Боль уходила. Зловредная и вонючая химия в её крови делала своё дело. Сознание внезапно и резко прояснилось, оно всё чувствует — и раны, и синяки, и ссадины, и сами лекарства, змеями ползущие по жилам вместе с чистой кровью. Она слышала голоса, глаза жёг яркий свет, жёг даже сквозь плотно сжатые веки — однако она продолжала лежать неподвижно, как и прежде, даже ресницы не дрожали. Инстинктивно она искала Силу… искала и не находила. От испепеляющего потока не осталось даже следов. Что ж, понятно — они вновь убили Сердце. Они — те самые, что схватили её и Буяна.

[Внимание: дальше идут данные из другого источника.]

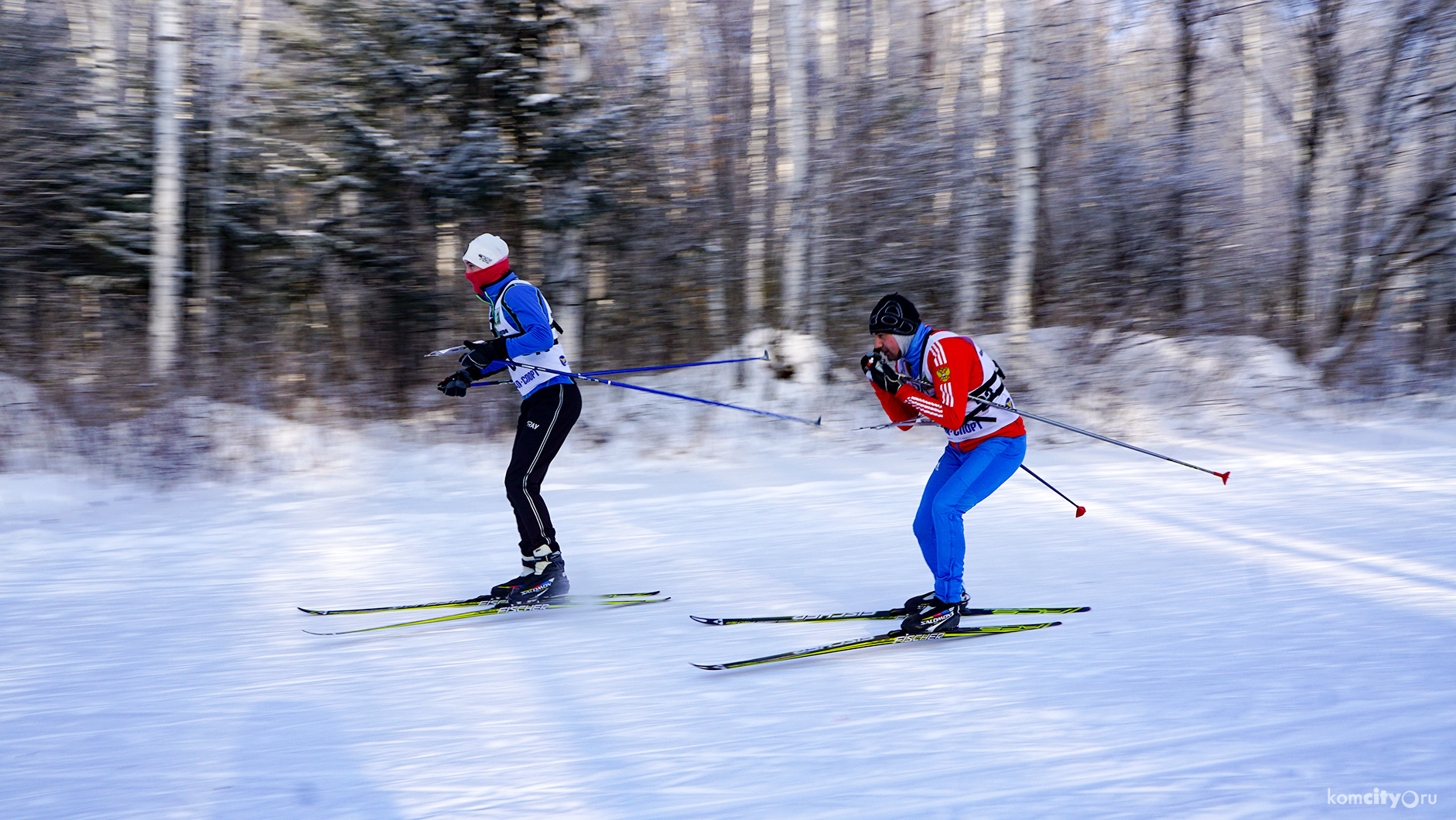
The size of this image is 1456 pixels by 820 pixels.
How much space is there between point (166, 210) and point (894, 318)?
316 inches

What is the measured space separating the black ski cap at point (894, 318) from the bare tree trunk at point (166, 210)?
774cm

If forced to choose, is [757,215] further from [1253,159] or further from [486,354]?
[1253,159]

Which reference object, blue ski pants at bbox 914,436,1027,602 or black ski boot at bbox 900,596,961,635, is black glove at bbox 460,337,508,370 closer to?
blue ski pants at bbox 914,436,1027,602

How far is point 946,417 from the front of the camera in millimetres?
3906

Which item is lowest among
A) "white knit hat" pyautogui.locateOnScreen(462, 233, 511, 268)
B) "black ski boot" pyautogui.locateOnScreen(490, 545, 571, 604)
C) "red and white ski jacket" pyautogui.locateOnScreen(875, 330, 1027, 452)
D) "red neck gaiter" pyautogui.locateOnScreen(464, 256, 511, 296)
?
"black ski boot" pyautogui.locateOnScreen(490, 545, 571, 604)

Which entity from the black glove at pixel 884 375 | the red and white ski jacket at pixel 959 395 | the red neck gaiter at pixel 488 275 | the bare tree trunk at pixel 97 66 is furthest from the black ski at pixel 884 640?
the bare tree trunk at pixel 97 66

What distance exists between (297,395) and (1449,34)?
13.8 m

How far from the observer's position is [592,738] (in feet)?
10.4

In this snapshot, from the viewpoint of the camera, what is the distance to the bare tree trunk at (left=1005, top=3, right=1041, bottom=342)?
10.5 metres

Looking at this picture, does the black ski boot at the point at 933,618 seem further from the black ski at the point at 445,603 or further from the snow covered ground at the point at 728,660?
the black ski at the point at 445,603

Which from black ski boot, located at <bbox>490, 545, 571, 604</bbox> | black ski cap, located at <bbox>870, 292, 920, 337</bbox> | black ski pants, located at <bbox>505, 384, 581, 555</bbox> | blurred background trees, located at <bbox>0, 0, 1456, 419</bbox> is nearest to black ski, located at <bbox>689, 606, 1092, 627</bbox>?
black ski boot, located at <bbox>490, 545, 571, 604</bbox>

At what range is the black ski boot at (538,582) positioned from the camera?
15.3ft

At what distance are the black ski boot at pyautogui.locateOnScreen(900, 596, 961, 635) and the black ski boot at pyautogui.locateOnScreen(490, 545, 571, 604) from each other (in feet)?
5.56

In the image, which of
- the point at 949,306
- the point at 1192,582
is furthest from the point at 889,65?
the point at 1192,582
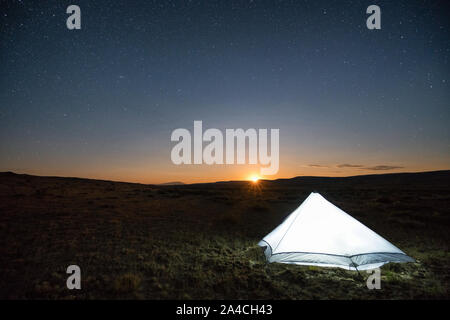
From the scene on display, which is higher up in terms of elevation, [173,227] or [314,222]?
[314,222]

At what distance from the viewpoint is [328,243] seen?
639cm

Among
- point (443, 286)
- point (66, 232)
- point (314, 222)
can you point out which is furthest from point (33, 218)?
point (443, 286)

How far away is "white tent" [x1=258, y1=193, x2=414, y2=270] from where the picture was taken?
6125 mm

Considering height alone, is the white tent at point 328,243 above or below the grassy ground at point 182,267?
above

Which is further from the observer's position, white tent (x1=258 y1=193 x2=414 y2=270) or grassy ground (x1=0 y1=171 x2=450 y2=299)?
white tent (x1=258 y1=193 x2=414 y2=270)

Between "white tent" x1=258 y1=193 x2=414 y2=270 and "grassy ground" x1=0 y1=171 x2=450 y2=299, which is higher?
"white tent" x1=258 y1=193 x2=414 y2=270

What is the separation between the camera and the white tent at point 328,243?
6125 mm

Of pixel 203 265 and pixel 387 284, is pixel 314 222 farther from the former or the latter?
pixel 203 265

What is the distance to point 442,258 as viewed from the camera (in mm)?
7730

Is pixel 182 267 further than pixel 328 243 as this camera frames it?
Yes

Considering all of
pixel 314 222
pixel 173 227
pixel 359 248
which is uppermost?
pixel 314 222

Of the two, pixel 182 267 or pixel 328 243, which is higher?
pixel 328 243

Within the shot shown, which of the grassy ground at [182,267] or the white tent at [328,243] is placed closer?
the grassy ground at [182,267]
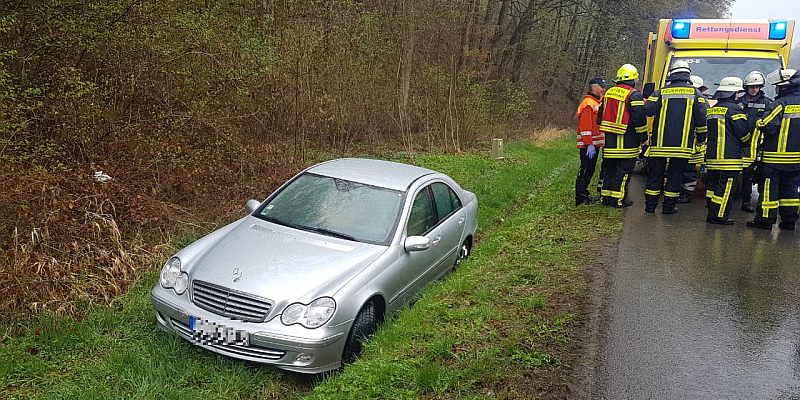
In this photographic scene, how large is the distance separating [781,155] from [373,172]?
17.2ft

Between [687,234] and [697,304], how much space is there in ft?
8.50

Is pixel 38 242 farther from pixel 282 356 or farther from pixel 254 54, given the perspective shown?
pixel 254 54

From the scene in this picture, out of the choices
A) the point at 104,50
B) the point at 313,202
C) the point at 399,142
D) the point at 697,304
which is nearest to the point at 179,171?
the point at 104,50

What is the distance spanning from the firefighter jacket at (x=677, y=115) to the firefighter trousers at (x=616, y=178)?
0.46 m

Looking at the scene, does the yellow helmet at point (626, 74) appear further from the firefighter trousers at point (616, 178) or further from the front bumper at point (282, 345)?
the front bumper at point (282, 345)

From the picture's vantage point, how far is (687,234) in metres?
7.46

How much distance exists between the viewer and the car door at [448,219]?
6352 mm

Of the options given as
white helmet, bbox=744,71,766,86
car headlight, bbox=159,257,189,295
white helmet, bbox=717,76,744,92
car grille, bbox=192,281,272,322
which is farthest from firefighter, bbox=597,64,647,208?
car headlight, bbox=159,257,189,295

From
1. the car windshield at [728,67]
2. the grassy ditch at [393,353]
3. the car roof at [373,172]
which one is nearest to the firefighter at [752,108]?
the car windshield at [728,67]

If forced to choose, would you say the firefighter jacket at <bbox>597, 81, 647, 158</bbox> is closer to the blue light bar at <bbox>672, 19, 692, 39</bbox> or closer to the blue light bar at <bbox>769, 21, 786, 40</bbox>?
the blue light bar at <bbox>672, 19, 692, 39</bbox>

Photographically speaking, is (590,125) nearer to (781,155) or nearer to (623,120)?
(623,120)

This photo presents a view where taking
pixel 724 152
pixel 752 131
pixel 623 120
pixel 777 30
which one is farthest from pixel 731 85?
pixel 777 30

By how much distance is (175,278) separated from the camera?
4.84 metres

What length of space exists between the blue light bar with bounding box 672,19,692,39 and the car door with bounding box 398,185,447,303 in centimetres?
771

И в то же время — обжигающая, яростная радость: жива! Жива! Дышу! И, значит, — мы ещё потягаемся! Я ещё выберусь отсюда! Я ещё отомщу! Вы у меня…
— Достаточно, Ворожея Джейана, — спокойно произнёс незнакомый властный голос, тотчас показавшийся ей до тошноты омерзительным: словно лязгали железные клешни. — Довольно ломать комедию.
О, “ломать комедию”! Из любимых словечек нашего незабвенного Учителя!
— Вы, конечно, с лёгкостью обманули бы даже опытного терапевта. Еще бы — дыхание очень замедленное и неглубокое, мышечная реакция век отсутствует, бледность, пульс слабый, едва прощупывается… Но приборы вам не обмануть. — Теперь в неприятном голосе звучала едва ли не гордость за эти самые любезные приборы. — Они показывают, что вы в сознании. Со стимуляторами вам не справиться. По крайней мере пока. — Голос усмехнулся, довольный шуткой. — Ну-ну, на сей раз и в самом деле хватит.